* **REQUEST**
Answer these questions from the excerpt on women in Mark's Gospel:
1. What is the title of William Telford's volume?
2. How many women does Mark intentionally portray, according to the author?
3. What term does Robert Tannehill use for Mark's portrayal of Jesus?

* **EXCERPT PROVIDED**
Markan discipleship is rooted in the narrative of Jesus. There is an inseparable link in Mark’s Gospel between Christology—what the narrative proclaims about the identity and mission of Jesus—and discipleship—what the narrative asserts about the identity and mission of those who desire to follow Jesus. A key way that Mark demonstrates this connection is through the intersection of the narrative of Jesus with the narratives of other characters. The distinct characters that feature in the Gospel elucidate Mark’s definition of discipleship as they interact with and respond to Jesus. The twelve disciples are a constructive example of this process. Their extensive engagement with Jesus creates a unique portrait of the radical demands of Markan discipleship. The aim of this volume is to demonstrate how Mark’s narrative portrayal of women extends the portrait of discipleship that he creates for his audience.
In his otherwise insightful volume The Theology of the Gospel of Mark, William Telford suggests that the women in Mark’s Gospel are essentially minor characters who do little in the context of the Gospel to propel the plot forward.
¹ Telford’s largely negative assessment of the women is built on the confined role that they have in comparison to the twelve disciples and other male characters. In spite of the limited narrative space that the women occupy as minor characters in Mark’s Gospel, my contention is that Mark narrates specific stories of women as an essential dimension of the plot’s development. Mark’s intentional portrayal of eight women—Simon’s mother-in-law (Mark 1:29–31), the bleeding woman (Mark 5:25–34), the Syrophoenician woman (Mark 7:24–30), the poor widow (Mark 12:41–44), the woman who anoints Jesus (Mark 14:3–9), and the three named women in the passion narrative (Mark 15:40–41, 47; 16:1–8)—contributes to the theological progression of the Gospel.² These women are exemplars of discipleship who serve as narrative representatives of the way in which God’s in-breaking kingdom renews creation and reorders humanity.
My intention is to demonstrate how these eight women function together as a distinct character group within the Gospel narrative to extend Mark’s theological portrait of discipleship. In specific terms, my aim is to describe how Mark’s depiction of these women creates a portrait of narrative discipleship. To explain that we learn about the nature of Jesus’s identity and mission only through our engagement with the narrated events of the Gospel, Robert Tannehill helpfully describes Mark’s portrayal of Jesus as narrative Christology.
³ The form of Mark’s theological communication shapes the way we learn from it and respond to it. In the same way, as the audience of Mark’s Gospel, we learn to define discipleship only through our engagement with its narrated events. Mark’s portrayal of the women develops narrative discipleship just as his portrayal of Jesus develops narrative Christology. The goal of Mark’s portrayal of these women is not to encourage his audience to imitate their specific actions. Our historical context means it is impossible to do this. We cannot touch Jesus’s clothes from behind in the midst of the crowd (Mark 5:25–34) or anoint him with expensive perfume in preparation for his burial (Mark 14:3–9). In contrast, Mark’s goal is to provide a narrative expression of what it means to embody characteristics that are essential to the nature and reality of God’s in-breaking kingdom.

* **GIVEN MATERIAL**
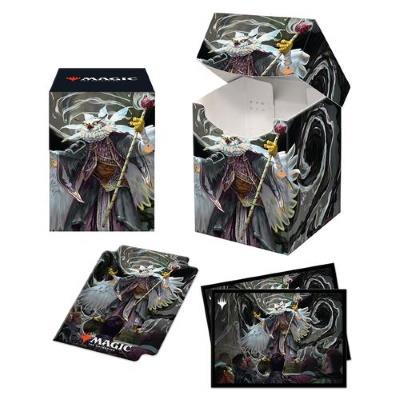 Ultra Pro Combo Sleeves and Deck Box Strixhaven Breena the Demagogue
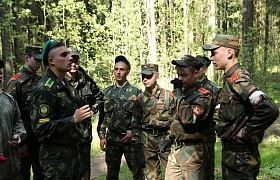 Военно-спортивный квест, или «Зарница»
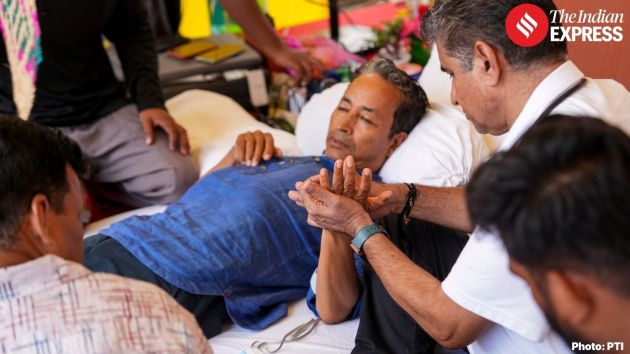 Wangchuk insisted the government should initiate dialogue instead of asking him to call off the protest
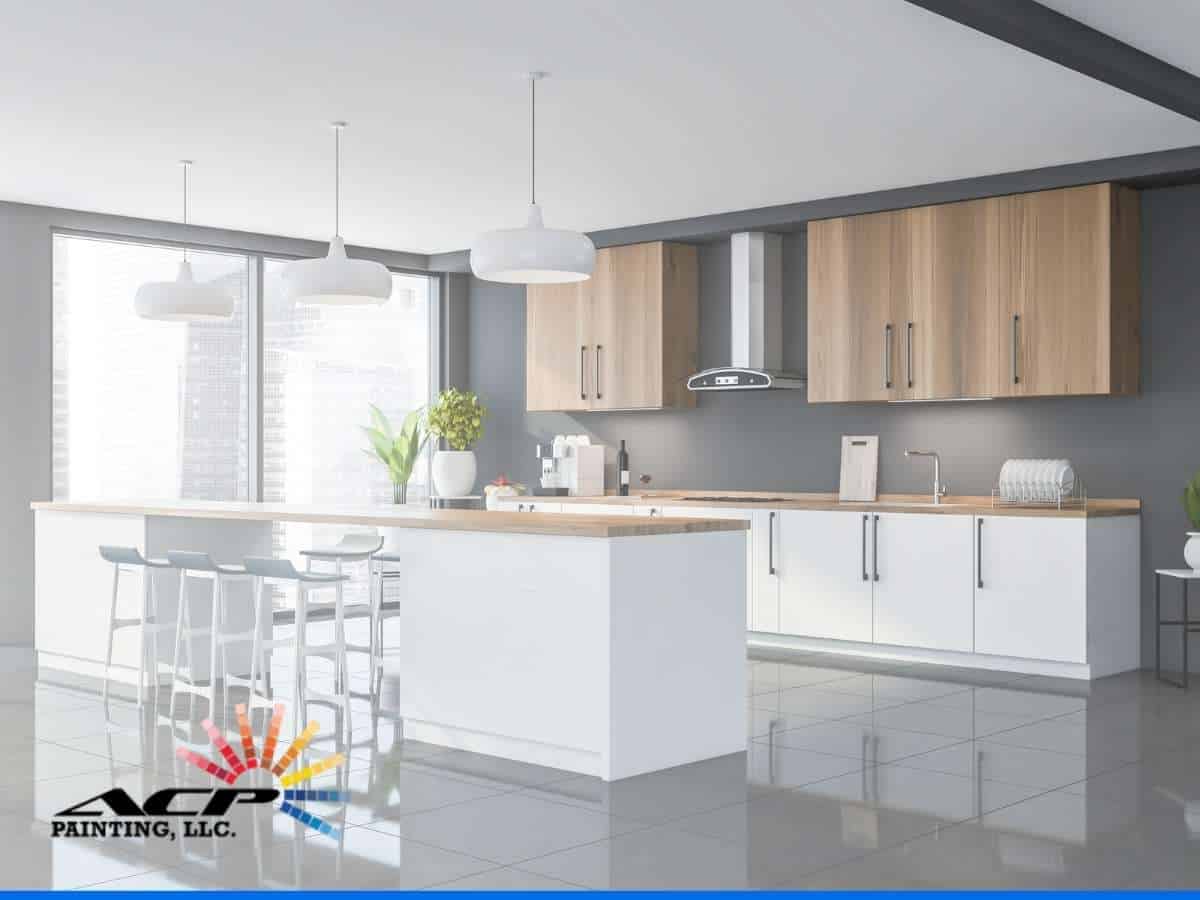 How To Choose The Perfect Cabinet Color To Match Your Kitchen’s Walls a in Maricopa, AZ house’s interior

* **ANSWER TO THE EXERCISE**
1. The Theology of the Gospel of Mark
2. Eight
3. Narrative Christology